▶ Short problem
Starting at the line containing "How distant are" and ending at the line containing "At what distance from point", change "feet" to "inches" and write those lines out again with nothing else altered.

▶ Rows
═══

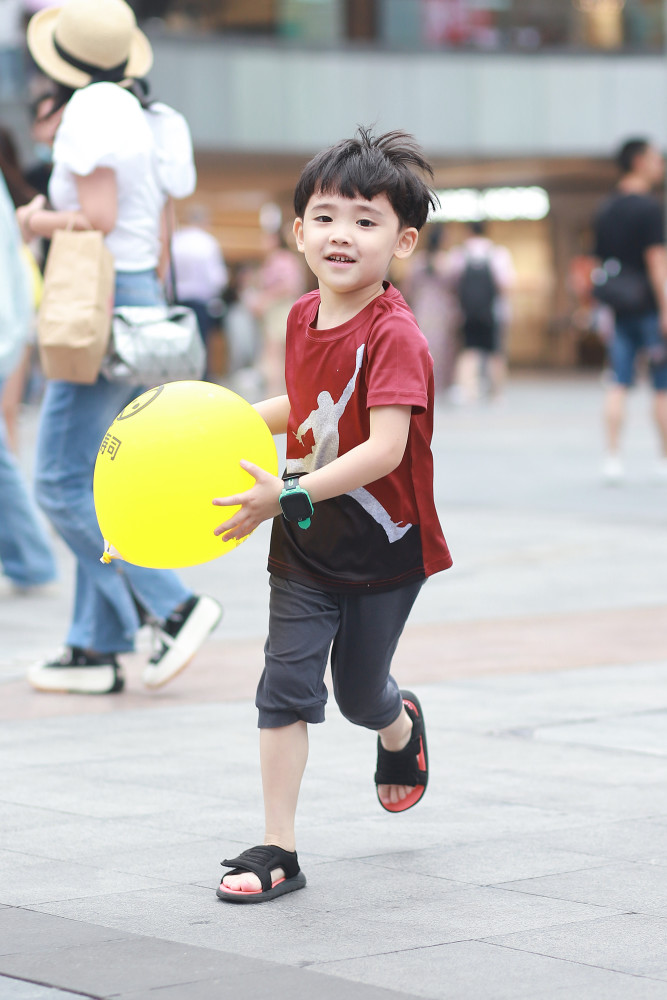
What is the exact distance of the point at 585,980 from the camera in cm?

═══

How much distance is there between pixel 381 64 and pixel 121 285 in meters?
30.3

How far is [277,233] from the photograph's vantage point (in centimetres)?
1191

═══

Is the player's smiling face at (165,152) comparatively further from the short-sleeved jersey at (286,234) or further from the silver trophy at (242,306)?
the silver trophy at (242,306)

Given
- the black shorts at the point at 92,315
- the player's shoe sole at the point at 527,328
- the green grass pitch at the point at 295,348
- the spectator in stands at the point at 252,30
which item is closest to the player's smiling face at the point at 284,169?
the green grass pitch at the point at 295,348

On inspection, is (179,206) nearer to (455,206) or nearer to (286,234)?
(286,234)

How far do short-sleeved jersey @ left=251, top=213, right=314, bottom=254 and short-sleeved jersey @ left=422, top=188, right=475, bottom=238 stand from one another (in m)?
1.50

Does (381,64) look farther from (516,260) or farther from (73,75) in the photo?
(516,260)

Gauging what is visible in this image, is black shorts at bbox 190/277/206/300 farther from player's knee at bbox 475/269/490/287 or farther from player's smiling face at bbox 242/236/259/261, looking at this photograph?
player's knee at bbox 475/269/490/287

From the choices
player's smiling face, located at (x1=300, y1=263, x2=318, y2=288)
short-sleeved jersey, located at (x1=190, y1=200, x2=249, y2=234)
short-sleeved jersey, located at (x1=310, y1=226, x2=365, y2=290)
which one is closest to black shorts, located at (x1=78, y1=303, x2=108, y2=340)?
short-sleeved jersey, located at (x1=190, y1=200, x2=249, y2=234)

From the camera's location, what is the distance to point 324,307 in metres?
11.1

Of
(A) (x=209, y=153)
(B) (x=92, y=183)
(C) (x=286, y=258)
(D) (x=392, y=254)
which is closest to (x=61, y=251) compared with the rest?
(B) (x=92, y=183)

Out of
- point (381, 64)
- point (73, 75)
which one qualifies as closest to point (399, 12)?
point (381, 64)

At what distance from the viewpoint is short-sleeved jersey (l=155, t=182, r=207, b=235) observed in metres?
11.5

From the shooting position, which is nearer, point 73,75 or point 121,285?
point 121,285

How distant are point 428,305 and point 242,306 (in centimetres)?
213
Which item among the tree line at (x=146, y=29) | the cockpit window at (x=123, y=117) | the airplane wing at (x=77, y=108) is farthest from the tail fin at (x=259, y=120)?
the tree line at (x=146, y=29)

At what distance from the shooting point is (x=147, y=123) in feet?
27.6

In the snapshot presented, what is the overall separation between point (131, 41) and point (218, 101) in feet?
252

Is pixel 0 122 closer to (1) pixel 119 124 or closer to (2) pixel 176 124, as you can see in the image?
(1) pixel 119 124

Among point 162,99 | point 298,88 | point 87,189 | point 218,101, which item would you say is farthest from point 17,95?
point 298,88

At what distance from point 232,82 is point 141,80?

═══

▶ Correct response
How distant are point 428,305 and point 242,306 (in centimetres)?
213
Which item among the tree line at (x=146, y=29) | the cockpit window at (x=123, y=117) | the airplane wing at (x=77, y=108) is farthest from the tail fin at (x=259, y=120)?
the tree line at (x=146, y=29)

At what distance from the shooting point is (x=147, y=123) in inches?
27.6

In the snapshot presented, what is the overall separation between point (131, 41) and point (218, 101) in inches?
252

Is pixel 0 122 closer to (1) pixel 119 124 or closer to (2) pixel 176 124, as you can see in the image?
(1) pixel 119 124

Among point 162,99 | point 298,88 | point 87,189 | point 218,101, which item would you say is farthest from point 17,95?
point 298,88

At what distance from point 232,82 is point 141,80?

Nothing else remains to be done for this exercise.